Пропавшее войско, стр. 50

— Это правда, — ответила я, — но скажи мне: есть ли кто-нибудь, кому выгодна гибель армии? Кто-нибудь понесет ущерб, если она вернется?

Ксен пристально взглянул на меня с непроницаемым выражением. Словно хотел донести до меня мысль, которую нельзя произнести вслух, — совсем как служанка царицы-матери. Я не стала настаивать и ничего больше не сказала. Достаточно было того, что он выслушал меня. Помогла ему снять доспехи и отправилась к речке за водой, чтобы он мог помыться перед сном. Только после этого я пошла навестить беременную девушку. Изможденная, она лежала прямо на голой земле. Ветер усилился и гонял по небу куцые белесые облака, стаю трепещущих призраков, блудные души покинувших этот мир.

19

— Вставай, — велела я. — Дам тебе овчину и одеяло. А попона мула послужит подушкой.

Она стала плакать:

— Не могу.

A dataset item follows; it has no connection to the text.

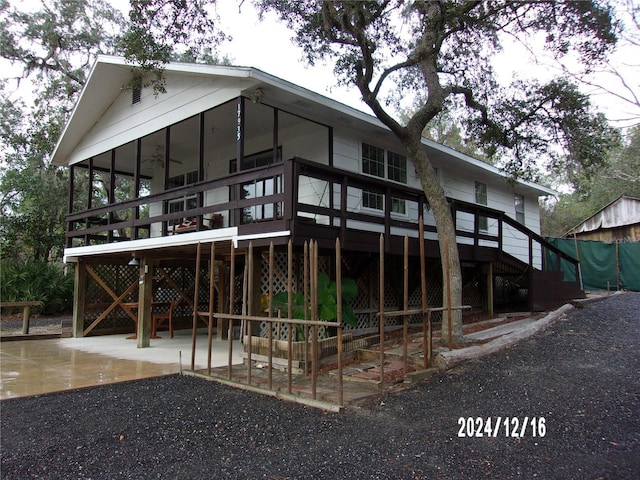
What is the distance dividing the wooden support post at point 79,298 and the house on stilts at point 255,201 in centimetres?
3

А еще среди этих каменных гор я потеряю ребенка.

— Напротив, ты спасешь его: он сын «десяти тысяч», этот маленький ублюдок, так что справится. И ради него ты спасешь саму себя… Или ради нее.

— Уж лучше бы нет. Родиться женщиной — горькая доля.

— Рождение — тяжелое испытание для всех. Сколько молодых людей погибло — сегодня, вчера, — и сколько еще погибнет! Но мы с тобой живы. Скажи: ты когда-нибудь любила?

— Любила? Нет. Но я знаю, о чем ты говоришь. Однажды мне это приснилось. Юноша смотрел на меня словно зачарованный, заставляя чувствовать себя прекрасной. Каждый раз, закрывая глаза, я ждала встречи с ним.

— А теперь он больше не является к тебе во сне?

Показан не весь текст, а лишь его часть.